Dr. Singh also said that, while Effert should be held criminally responsible, she should not go to prison, as her actions were due to the trauma of a pregnancy endured in secret. He and a forensic psychiatrist agreed as expert witnesses that Effert's is a classic case of infanticide. They said her mind was disturbed because of the hormonal turmoil of birth and lactation and the shame of an unwanted, secret pregnancy.

Did anyone stumble on the word "unwanted" just now? How does a woman get pregnant involuntarily? I've read that Effert had very low self-esteem and lower-than-average IQ. Her boyfriend controlled and hit her. She was not using birth control because she wanted to remain abstinent, but he pressured her into sex. When she became pregnant, he dumped her and refused to accept responsibility for the baby. His friends threatened her against telling anyone.

She's very religious and refused to terminate the pregnancy. But the reality of the newborn combined with the pain and hormonal hurricane of birth pushed her into blind panic. She feared severe reprisal from her parents and community. She had no idea what to do, because she saw absolutely no support in her environment.

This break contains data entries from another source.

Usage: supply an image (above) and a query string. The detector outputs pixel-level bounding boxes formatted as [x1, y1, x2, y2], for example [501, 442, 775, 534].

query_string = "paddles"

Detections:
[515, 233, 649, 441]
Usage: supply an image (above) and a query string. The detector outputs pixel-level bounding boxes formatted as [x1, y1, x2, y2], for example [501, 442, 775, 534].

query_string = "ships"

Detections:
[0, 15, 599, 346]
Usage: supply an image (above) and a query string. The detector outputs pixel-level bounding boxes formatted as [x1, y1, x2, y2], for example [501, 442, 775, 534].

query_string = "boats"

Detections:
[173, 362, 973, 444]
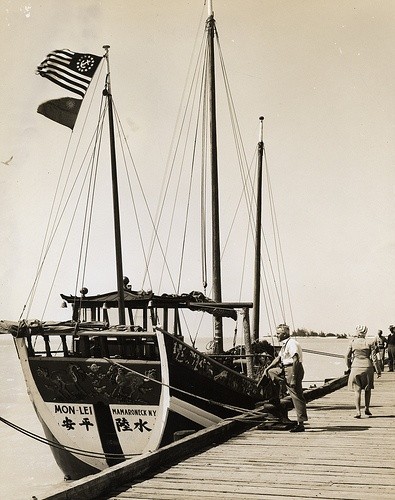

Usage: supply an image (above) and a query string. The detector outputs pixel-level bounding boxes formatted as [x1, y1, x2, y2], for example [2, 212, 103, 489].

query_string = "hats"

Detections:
[356, 325, 368, 336]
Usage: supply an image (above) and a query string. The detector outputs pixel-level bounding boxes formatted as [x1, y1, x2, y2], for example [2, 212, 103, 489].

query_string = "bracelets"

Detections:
[292, 374, 297, 377]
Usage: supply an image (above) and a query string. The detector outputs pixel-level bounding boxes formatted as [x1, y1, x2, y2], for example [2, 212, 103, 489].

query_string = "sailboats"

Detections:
[0, 0, 298, 476]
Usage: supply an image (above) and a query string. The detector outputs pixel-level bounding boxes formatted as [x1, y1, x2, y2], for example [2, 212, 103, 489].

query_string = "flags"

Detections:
[37, 97, 83, 130]
[35, 48, 103, 98]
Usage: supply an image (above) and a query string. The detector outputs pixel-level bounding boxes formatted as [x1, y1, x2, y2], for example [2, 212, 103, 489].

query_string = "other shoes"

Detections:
[291, 424, 304, 432]
[354, 414, 361, 418]
[388, 369, 393, 372]
[268, 398, 281, 405]
[365, 410, 372, 415]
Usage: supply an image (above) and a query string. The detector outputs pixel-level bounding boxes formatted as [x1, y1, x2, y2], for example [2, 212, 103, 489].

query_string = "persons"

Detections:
[387, 324, 395, 372]
[263, 324, 308, 432]
[370, 329, 388, 371]
[346, 325, 382, 418]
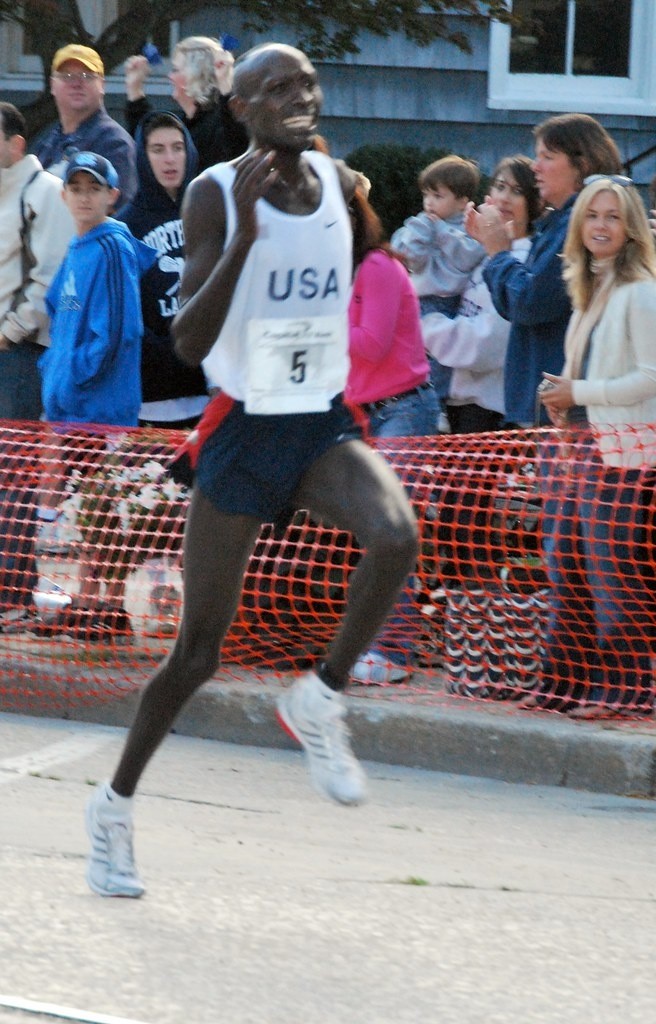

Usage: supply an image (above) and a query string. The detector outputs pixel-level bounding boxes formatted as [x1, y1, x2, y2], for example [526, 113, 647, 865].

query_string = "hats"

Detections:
[52, 43, 104, 78]
[61, 151, 119, 189]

Effert was a mess. But who made the mess? Yes, she should have refused sex. But at what price? Physical violence? To me, a man who threatens violence and demands sex is a rapist. Even if the threat and demand come in different contexts, the connection is implied.

How would you feel if your daughter was raped, was too afraid of you tell you she was pregnant, killed the unwanted child out of sheer terror, then was condemned to a life in prison? How completely shattered must this person feel, believing that absolutely nobody supports her, not the Canadian justice system and not even her boyfriend? Where's the justice for the others directly responsible for putting her in this mess?

This verdict condones abusing women. It condones misogyny and deadbeat fathers. It ignores legal precedent, expert testimony, and scientific fact. It shows the tragedy of when people decide someone's fate using shocked hearts and not informed minds.

What kind of community condemns a young mother and absolves a young father of the same crime?

I'm a proud Albertan, except when it comes to this case.